Chelsea découvrit tout à coup quelque chose de très intéressant à examiner sur le tapis.
Laurel rit.
— Chelsea, est-ce que tu rougis ?
Son amie rit nerveusement et haussa les épaules.
— Il te plaît ? insista Laurel.
— Oui. Je ne pensais pas que ce serait le cas, mais oui.
— C’est formidable, déclara sincèrement Laurel. Donc… êtes-vous déjà officiellement un couple ?
— Comment devient-on officiellement un couple ? demanda Chelsea. Est-ce qu’on doit avoir un genre de conversation spéciale où l’on se dit : « Oh mince, je t’aime bien et tu m’aimes bien et nous aimerions nous embrasser, alors à présent c’est officiel ? » Comment cela fonctionne-t-il ?
Les yeux de Laurel s’arrondirent.
— Tu as des séances de baisers passionnés avec Ryan ?
— Je crois que si.
— Soit c’est oui, soit c’est non, reprit Laurel en levant un sourcil.
— Et bien, nous nous embrassons beaucoup. Est-ce que ça compte ?
— Non seulement ça compte, mais je pense que cela vous donne le statut de couple officiel.
— Oh, bien, dit Chelsea en soupirant de soulagement. J’étais totalement stressée parce que nous n’avions pas eu de conversation spéciale ni rien.
— S’embrasser, c’est mieux que se parler, dit Laurel avec un grand sourire. Alors, comment est-ce arrivé ?
Chelsea haussa les épaules.
— Naturellement. Enfin, un peu. Je veux dire, tu sais que j’aimais intensément David depuis une éternité.

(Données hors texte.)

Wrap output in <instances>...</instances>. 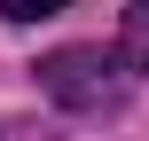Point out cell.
<instances>
[{
  "instance_id": "obj_3",
  "label": "cell",
  "mask_w": 149,
  "mask_h": 141,
  "mask_svg": "<svg viewBox=\"0 0 149 141\" xmlns=\"http://www.w3.org/2000/svg\"><path fill=\"white\" fill-rule=\"evenodd\" d=\"M63 0H0V16H16V24H39V16H55Z\"/></svg>"
},
{
  "instance_id": "obj_2",
  "label": "cell",
  "mask_w": 149,
  "mask_h": 141,
  "mask_svg": "<svg viewBox=\"0 0 149 141\" xmlns=\"http://www.w3.org/2000/svg\"><path fill=\"white\" fill-rule=\"evenodd\" d=\"M118 63H126V78L149 71V0H126V16H118Z\"/></svg>"
},
{
  "instance_id": "obj_1",
  "label": "cell",
  "mask_w": 149,
  "mask_h": 141,
  "mask_svg": "<svg viewBox=\"0 0 149 141\" xmlns=\"http://www.w3.org/2000/svg\"><path fill=\"white\" fill-rule=\"evenodd\" d=\"M39 86H47L63 110H110V102L126 94V63L102 55V47H63V55L39 63Z\"/></svg>"
}]
</instances>
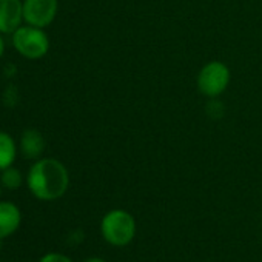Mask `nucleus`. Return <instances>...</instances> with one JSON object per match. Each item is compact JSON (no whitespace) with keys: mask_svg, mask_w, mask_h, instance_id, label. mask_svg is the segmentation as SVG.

Laurel hocha la tête, mais songea qu’il valait mieux ne rien dire.
— C’était au point où je n’avais d’yeux que pour lui. Toujours. Et je détestais que tu sois avec lui ; mais j’adorais vous voir heureux tous les deux et c’était affreux d’être déchirée ainsi.
Laurel se rapprocha un peu plus près et posa une main sur le bras de Chelsea. Il s’agissait là d’un sujet qu’elles n’avaient jamais abordé auparavant, malgré le fait que Laurel savait que cela avait dû être difficile pour Chelsea. Cette dernière sourit et haussa les épaules.
— J’ai donc décidé que je devais mettre un terme à tout cela. Arrêter tout ce qui touchait David. Cesser de penser à lui, de l’observer, même de l’aimer.
— Comment as-tu réussi cela ? demanda Laurel, songeant immédiatement à ses problèmes avec Tamani.
— Je l’ignore, en fait. Je l’ai fait, tout simplement. C’était étrange.
J’ai passé des années à essayer très fort d’attirer le regard de David, de faire en sorte qu’il m’aime. Et c’est comme si j’étais incapable de voir autre chose. Et puis, ce n’est pas tant que j’ai cessé de centrer mon attention sur David, c’est plutôt que je me suis laissée regarder ailleurs. Et c’était vraiment génial.
Ses yeux s’arrondirent d’une manière spectaculaire.
— Il y a des gars partout ; le savais-tu ?
Laurel rit.
— J’ai bien peur d’être encore plutôt centrée sur David.
— Tu le devrais, dit Chelsea sérieusement. Donc, en tout cas, Ryan et moi avons commencé à passer plus de temps ensemble, et puis il m’a invitée à voir un film et ensuite à déjeuner et le temps de le dire, nous étions tout le temps ensemble.
— Et vous vous embrassiez.
— Et nous nous embrassions, acquiesça Chelsea avec enthousiasme.
Ryan embrasse extrêmement bien. Laurel leva les yeux au ciel.
— Bien, voilà une chose que je désirais vraiment savoir, dit-elle avec sarcasme.
— Ah, allons : tout le monde se le demande.
— Pas moi !
— Évidemment. Je me suis toujours demandé comment était David de ce côté-là.
— Euh, c’est une de ces questions que tu n’es pas censée poser.
Chelsea rit.
— Je ne l’ai pas fait. J’ai juste dit que je me la posais.
— C’est demander.
— Pas du tout.
Elle s’appuya sur sa tête de lit.
— Bien sûr, tu pourrais me le dire quand même.
— Chelsea !
— Quoi ? Je te l’ai dit.
— Je ne l’ai pas demandé.
— Détail technique.
— Je ne le dirai pas.
— C’est le code pour il est pourri.
— Il n’est pas pourri.
— Ah ah !
Laurel soupira.
— Tu es tellement étrange.
— Ouais, dit Chelsea avec un grand sourire, repoussant ses boucles bondissantes. Mais tu m’aimes. Laurel rit.
— Oui, c’est vrai.
Elle se pencha et inclina sa tête sur l’épaule de Chelsea.
— Et je suis contente que tu sois heureuse.
— Je serais plus heureuse si tu me disais comment est David au lit.
Laurel lança un regard incrédule à Chelsea, puis la frappa avec un oreiller.